Así tejíamos y tejíamos cuando me sobresalté ante un sonido tan extraño, prolongado y musicalmente salvaje y sobreterrenal, que cayó de mi mano el ovillo de libre albedrío, y me quedé mirando a las nubes de donde bajaba esa voz como un ala. En lo alto de los canes del palo estaba aquel loco Gay-Head, Tashtego. Su cuerpo se echaba ansiosamente hacia delante, y a intervalos breves y súbitos, continuaba sus gritos. Por supuesto, el mismo sonido se oyó quizá en ese mismo momento por los mares, lanzado por centenares de vigías balleneros elevados en el aire, a la misma altura, pero de pocos de esos pulmones podía el viejo grito acostumbrado haber sacado tan maravillosa cadencia como de los de Tashtego el indio. Al verle cerniéndose por encima, medio suspendido en el aire, escudriñando el horizonte de modo tan loco y ansioso, se le habría creído un profeta o vidente observando las sombras del Hado, y anunciando su llegada con esos locos gritos.
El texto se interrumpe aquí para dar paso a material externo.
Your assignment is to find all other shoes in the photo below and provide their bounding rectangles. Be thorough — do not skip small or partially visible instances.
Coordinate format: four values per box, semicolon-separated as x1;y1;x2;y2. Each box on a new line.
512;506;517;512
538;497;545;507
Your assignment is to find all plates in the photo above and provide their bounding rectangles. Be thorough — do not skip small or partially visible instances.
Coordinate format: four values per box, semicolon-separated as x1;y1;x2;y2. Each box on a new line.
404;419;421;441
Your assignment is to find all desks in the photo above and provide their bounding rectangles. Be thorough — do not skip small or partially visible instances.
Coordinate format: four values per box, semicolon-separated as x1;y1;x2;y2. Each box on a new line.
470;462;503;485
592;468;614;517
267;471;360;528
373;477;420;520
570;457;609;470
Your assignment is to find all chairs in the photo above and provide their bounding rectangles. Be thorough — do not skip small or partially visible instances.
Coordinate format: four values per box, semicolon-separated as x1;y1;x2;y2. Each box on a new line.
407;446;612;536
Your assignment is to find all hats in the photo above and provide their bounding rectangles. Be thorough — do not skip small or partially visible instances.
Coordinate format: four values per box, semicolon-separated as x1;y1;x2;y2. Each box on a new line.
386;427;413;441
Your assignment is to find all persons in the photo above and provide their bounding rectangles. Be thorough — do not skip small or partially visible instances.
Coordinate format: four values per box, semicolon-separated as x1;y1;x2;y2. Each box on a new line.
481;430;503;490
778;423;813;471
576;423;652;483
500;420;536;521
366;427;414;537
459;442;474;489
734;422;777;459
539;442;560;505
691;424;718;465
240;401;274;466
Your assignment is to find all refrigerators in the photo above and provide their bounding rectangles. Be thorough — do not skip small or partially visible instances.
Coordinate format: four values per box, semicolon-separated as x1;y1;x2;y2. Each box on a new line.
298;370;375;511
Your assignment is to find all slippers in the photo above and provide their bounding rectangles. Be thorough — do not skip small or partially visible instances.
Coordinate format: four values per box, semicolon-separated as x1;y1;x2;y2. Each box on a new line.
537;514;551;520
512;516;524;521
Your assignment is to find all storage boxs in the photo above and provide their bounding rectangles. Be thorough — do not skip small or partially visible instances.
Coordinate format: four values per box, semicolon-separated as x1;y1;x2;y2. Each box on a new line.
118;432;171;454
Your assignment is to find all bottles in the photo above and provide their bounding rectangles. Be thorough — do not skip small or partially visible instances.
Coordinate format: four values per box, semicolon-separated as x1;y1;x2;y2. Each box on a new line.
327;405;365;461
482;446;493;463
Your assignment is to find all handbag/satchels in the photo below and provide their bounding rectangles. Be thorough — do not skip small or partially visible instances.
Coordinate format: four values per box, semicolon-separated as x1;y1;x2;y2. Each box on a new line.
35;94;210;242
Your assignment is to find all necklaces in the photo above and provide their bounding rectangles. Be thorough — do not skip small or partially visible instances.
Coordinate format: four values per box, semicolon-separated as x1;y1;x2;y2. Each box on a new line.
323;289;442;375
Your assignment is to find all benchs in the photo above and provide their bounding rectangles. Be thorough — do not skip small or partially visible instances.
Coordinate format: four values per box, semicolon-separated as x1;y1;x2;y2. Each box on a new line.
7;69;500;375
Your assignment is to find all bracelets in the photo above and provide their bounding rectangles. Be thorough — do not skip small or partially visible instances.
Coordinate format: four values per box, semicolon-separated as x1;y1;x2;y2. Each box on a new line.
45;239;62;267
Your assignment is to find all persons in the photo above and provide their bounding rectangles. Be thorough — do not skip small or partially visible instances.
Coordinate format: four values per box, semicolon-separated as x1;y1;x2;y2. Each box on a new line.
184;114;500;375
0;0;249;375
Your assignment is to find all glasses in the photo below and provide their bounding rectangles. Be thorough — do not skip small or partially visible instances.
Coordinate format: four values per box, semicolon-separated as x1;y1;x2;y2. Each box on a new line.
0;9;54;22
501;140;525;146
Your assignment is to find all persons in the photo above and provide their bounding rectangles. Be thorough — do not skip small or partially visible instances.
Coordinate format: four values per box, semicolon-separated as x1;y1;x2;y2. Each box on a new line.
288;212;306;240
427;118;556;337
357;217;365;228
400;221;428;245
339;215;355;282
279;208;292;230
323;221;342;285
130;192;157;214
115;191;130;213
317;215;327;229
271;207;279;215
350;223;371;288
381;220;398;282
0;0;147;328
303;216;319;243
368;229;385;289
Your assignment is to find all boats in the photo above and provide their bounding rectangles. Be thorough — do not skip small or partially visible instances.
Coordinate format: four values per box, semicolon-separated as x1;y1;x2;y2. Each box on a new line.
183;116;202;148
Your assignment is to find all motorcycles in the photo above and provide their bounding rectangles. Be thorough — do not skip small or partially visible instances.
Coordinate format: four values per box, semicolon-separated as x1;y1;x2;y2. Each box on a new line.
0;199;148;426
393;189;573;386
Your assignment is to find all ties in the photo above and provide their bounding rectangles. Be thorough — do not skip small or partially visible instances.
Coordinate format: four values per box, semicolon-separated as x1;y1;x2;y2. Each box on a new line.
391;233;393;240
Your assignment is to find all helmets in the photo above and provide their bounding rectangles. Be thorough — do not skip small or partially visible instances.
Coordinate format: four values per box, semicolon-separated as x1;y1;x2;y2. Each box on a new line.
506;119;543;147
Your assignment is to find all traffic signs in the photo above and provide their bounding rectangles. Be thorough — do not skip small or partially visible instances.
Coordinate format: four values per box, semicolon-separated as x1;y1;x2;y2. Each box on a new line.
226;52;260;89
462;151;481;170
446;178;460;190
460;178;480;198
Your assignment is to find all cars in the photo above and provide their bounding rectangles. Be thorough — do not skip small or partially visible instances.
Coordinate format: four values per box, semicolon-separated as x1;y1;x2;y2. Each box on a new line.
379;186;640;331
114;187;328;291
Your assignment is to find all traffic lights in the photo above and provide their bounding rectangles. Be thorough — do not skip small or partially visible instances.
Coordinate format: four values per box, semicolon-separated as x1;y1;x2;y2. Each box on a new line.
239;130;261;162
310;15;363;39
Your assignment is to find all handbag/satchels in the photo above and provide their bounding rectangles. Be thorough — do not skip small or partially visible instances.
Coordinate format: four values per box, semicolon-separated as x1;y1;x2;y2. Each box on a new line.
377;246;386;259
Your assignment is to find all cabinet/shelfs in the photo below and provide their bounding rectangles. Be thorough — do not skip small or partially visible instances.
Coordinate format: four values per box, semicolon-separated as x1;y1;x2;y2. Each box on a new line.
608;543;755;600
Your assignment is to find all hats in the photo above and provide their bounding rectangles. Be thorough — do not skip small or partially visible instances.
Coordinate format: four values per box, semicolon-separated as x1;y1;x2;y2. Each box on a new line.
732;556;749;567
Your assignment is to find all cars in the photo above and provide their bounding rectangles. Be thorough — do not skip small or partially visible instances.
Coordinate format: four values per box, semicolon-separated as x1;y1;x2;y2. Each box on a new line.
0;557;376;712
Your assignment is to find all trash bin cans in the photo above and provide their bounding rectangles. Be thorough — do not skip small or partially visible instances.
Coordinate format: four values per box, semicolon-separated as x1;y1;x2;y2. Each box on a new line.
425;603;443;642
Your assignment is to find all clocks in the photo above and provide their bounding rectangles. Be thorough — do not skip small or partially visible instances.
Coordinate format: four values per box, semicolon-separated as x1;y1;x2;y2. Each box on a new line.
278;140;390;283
—¡Allí sopla ¡Allí, allí, allí!, ¡sopla, sopla!
—¿Por dónde?
—¡De través a sotavento, a unas dos millas! ¡Una manada de ellas! Al momento, todo fue conmoción.

El cachalote sopla como el tictac de un reloj, con la misma uniformidad infalible y segura. Y por eso distinguen los balleneros este pez entre las diferentes tribus de su género.

—¡Allí van colas! —fue ahora el grito de Tashtego, y las ballenas desaparecieron.
—¡Deprisa, mayordomo! —gritó Ahab—. ¡La hora, la hora!
Dough-Boy bajó deprisa, lanzó una mirada al reloj e informó a Ahab del minuto exacto. El barco abatió, y continuó balanceándose suavemente por delante del viento. Como Tashtego informó de que las ballenas se habían sumergido avanzando a sotavento, mirábamos confiados para verlas otra vez delante mismo de nuestra proa. Pues esa singular astucia a veces mostrada por el cachalote cuando, zambulléndose con la cabeza hacia una dirección, sin embargo, mientras está oculto bajo la superficie, da media vuelta y nada rápidamente en sentido opuesto, ese carácter engañoso, ahora no podía estar en acción, pues no había motivo para suponer que los peces vistos por Tashtego estuvieran de ningún modo alarmados, ni en absoluto supieran de nuestra cercanía. Uno de los hombres elegidos para guardar los barcos —es decir, de los que no están designados para las lanchas— relevó entonces al indio en la cofa del palo mayor. Los marineros del trinquete y del palo de mesana habían bajado; se pusieron en su sitio las tinas de estacha; se sacaron las grúas, se dio atrás a la verga mayor, y las tres lanchas se balancearon sobre el mar como tres cestos de hinojo sobre altos acantilados. Fuera de las amuras, sus ansiosas tripulaciones se agarraron con una mano al pasamano, mientras apoyaban expectantemente un pie en la borda. Tal aspecto tiene la larga línea de marineros de un barco de guerra a punto de lanzarse al abordaje de un barco enemigo.

Pero en ese momento crítico se oyó una exclamación repentina que apartó todas las miradas de la ballena. Con un sobresalto, todos fijaron la mirada en el sombrío Ahab, quien estaba rodeado por cinco fantasmas oscuros que parecían recién formados del aire.